Task directions:
When you print the records, keep every line identical to the original.

*** Supplied records Section Begins ***

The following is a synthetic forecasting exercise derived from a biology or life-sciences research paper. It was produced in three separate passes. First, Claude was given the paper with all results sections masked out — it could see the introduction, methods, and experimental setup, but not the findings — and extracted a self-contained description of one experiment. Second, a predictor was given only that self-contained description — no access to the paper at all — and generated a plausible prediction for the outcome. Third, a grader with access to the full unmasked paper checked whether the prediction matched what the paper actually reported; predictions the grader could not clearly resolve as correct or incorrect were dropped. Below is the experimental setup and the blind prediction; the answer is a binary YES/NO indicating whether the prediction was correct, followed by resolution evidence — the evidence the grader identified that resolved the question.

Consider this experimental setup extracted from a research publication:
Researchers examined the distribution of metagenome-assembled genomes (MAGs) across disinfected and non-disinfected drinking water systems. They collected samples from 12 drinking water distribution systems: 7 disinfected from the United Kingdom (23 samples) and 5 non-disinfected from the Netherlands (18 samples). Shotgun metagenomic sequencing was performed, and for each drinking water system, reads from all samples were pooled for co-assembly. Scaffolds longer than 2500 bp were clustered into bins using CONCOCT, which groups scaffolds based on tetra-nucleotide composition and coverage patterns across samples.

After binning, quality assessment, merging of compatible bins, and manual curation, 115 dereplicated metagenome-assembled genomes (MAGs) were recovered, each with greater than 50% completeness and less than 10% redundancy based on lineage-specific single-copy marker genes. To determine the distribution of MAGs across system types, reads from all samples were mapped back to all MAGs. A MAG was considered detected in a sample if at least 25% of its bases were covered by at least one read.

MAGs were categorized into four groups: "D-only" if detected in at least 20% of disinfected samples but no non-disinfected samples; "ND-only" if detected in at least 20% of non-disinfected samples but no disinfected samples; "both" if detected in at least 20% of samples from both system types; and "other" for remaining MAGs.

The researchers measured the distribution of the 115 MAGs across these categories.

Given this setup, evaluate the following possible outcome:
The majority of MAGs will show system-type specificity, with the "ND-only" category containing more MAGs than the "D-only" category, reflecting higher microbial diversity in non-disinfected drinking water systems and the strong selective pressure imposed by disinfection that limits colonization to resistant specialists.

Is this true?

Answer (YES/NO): NO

*** Supplied records Section Ends ***

Written response:
The following is a synthetic forecasting exercise derived from a biology or life-sciences research paper. It was produced in three separate passes. First, Claude was given the paper with all results sections masked out — it could see the introduction, methods, and experimental setup, but not the findings — and extracted a self-contained description of one experiment. Second, a predictor was given only that self-contained description — no access to the paper at all — and generated a plausible prediction for the outcome. Third, a grader with access to the full unmasked paper checked whether the prediction matched what the paper actually reported; predictions the grader could not clearly resolve as correct or incorrect were dropped. Below is the experimental setup and the blind prediction; the answer is a binary YES/NO indicating whether the prediction was correct, followed by resolution evidence — the evidence the grader identified that resolved the question.

Consider this experimental setup extracted from a research publication:
Researchers examined the distribution of metagenome-assembled genomes (MAGs) across disinfected and non-disinfected drinking water systems. They collected samples from 12 drinking water distribution systems: 7 disinfected from the United Kingdom (23 samples) and 5 non-disinfected from the Netherlands (18 samples). Shotgun metagenomic sequencing was performed, and for each drinking water system, reads from all samples were pooled for co-assembly. Scaffolds longer than 2500 bp were clustered into bins using CONCOCT, which groups scaffolds based on tetra-nucleotide composition and coverage patterns across samples.

After binning, quality assessment, merging of compatible bins, and manual curation, 115 dereplicated metagenome-assembled genomes (MAGs) were recovered, each with greater than 50% completeness and less than 10% redundancy based on lineage-specific single-copy marker genes. To determine the distribution of MAGs across system types, reads from all samples were mapped back to all MAGs. A MAG was considered detected in a sample if at least 25% of its bases were covered by at least one read.

MAGs were categorized into four groups: "D-only" if detected in at least 20% of disinfected samples but no non-disinfected samples; "ND-only" if detected in at least 20% of non-disinfected samples but no disinfected samples; "both" if detected in at least 20% of samples from both system types; and "other" for remaining MAGs.

The researchers measured the distribution of the 115 MAGs across these categories.

Given this setup, evaluate the following possible outcome:
The majority of MAGs will show system-type specificity, with the "ND-only" category containing more MAGs than the "D-only" category, reflecting higher microbial diversity in non-disinfected drinking water systems and the strong selective pressure imposed by disinfection that limits colonization to resistant specialists.

Is this true?

Answer (YES/NO): NO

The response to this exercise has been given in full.